4. L’évocation de ces risques suscite en nous une prière spontanée à l’Esprit Saint, que Jésus a promis de nous envoyer : «Quand il viendra, lui, l’Esprit de vérité, il vous guidera vers la vérité tout entière» (Jn 16, 13).
Qu’est-ce que la vérité, Jésus a dit un jour: «Je suis le chemin, la vérité et la vie» (Jn 14, 6). La juste formulation de la question n’est donc pas «Qu’est-ce que la vérité ?», mais «Qui est la vérité ?».
Telle est la question que se pose aussi l’homme du troisième millénaire. Chers Frères et Sœurs, nous ne pouvons pas nous taire, parce que nous la connaissons. La vérité est Jésus Christ, venu dans le monde pour nous révéler et nous donner l’amour du Père. Nous sommes appelés à témoigner de cette vérité par la parole mais surtout par notre vie !
5. Chers Amis, l’Église est mission ! Elle a besoin, aujourd’hui encore, de «prophètes» capables de réveiller dans la communauté la foi dans le Verbe, révélateur de Dieu riche en miséricorde (cf. Ep 2,4). Le temps est venu de préparer de jeunes générations d’apôtres qui n’auront pas peur de proclamer l’Évangile. Pour tout baptisé, il est essentiel de passer d’une foi de convenance à une foi mûre, qui s’exprime clairement dans des choix personnels clairs, convaincus et courageux.
Seule une telle foi, célébrée et partagée dans la liturgie et dans la charité fraternelle, peut nourrir et fortifier la communauté des disciples du Seigneur et construire l’Église missionnaire, libérée des fausses peurs parce qu’assurée de l’amour du Père.
6. «L’amour de Dieu a été répandu dans nos cœurs par l’Esprit Saint» (Rm 5, 5). Ce n’est pas un mérite qui nous revient; c’est un don gratuit. Malgré le poids de notre péché, Dieu nous a aimés et nous a rachetés par le sang du Christ. Sa grâce nous a guéris en profondeur.
C’est pourquoi nous pouvons proclamer avec le Psalmiste: «Comme il est grand, Seigneur, ton amour, dans tout l’univers !». Comme il est grand en moi, dans les autres, en tout être humain !

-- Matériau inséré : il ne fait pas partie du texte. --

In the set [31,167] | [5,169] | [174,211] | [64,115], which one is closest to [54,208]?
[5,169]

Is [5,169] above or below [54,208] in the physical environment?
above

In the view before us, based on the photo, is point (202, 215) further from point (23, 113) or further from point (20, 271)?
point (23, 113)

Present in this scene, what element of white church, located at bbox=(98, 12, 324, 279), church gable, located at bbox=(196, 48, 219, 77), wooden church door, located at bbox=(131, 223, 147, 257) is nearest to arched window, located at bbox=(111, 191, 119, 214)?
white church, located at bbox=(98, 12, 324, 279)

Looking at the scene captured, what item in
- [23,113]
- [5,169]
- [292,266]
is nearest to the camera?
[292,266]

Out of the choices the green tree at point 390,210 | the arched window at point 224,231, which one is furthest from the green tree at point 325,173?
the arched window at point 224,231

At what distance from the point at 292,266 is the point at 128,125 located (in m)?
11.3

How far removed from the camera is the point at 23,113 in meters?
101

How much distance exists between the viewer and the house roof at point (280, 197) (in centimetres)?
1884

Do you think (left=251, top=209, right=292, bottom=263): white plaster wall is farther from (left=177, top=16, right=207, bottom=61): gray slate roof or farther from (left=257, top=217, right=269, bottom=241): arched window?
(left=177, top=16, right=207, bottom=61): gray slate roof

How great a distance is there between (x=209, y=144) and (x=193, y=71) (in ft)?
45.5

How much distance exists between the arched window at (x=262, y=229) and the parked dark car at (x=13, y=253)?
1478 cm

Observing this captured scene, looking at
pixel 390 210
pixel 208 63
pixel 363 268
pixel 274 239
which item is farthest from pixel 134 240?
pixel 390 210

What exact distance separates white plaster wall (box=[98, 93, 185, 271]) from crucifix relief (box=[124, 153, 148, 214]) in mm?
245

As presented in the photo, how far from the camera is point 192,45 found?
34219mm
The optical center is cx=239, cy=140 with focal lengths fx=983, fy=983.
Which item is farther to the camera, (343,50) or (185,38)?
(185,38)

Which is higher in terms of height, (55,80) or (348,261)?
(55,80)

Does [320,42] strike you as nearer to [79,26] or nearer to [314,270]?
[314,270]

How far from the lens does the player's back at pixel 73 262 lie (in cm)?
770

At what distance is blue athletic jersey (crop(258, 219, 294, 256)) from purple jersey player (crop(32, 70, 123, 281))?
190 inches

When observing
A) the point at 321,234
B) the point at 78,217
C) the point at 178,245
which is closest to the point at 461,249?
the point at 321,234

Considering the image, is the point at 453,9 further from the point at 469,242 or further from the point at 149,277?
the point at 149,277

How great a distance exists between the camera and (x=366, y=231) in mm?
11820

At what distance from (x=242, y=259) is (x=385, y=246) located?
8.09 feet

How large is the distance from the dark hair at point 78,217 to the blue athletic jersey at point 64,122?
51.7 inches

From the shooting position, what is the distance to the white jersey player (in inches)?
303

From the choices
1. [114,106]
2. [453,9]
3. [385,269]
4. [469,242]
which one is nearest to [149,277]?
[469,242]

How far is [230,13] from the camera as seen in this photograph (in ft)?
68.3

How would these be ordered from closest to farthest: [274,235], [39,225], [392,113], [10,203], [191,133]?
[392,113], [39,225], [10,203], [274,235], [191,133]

Telle est la véritable source de la grandeur de l’homme, telle est la racine de son indestructible dignité. En tout être humain se reflète l’image de Dieu. C’est ici la plus profonde «vérité» de l’homme qui, en aucun cas, ne peut être niée ou violée. En définitive, tout outrage fait à l’homme constitue un outrage à son Créateur, qui l’aime avec un amour de Père.
La Suisse a en effet une grande tradition de respect pour l’homme. Il s’agit de la tradition qui est placée sous le signe de la Croix: la Croix-Rouge !
Chrétiens de ce noble Pays, soyez toujours à la hauteur de votre glorieux passé ! En tout être humain sachez reconnaître et honorer l’image de Dieu ! En l’homme, créé par Dieu, se reflète la gloire de la Sainte Trinité.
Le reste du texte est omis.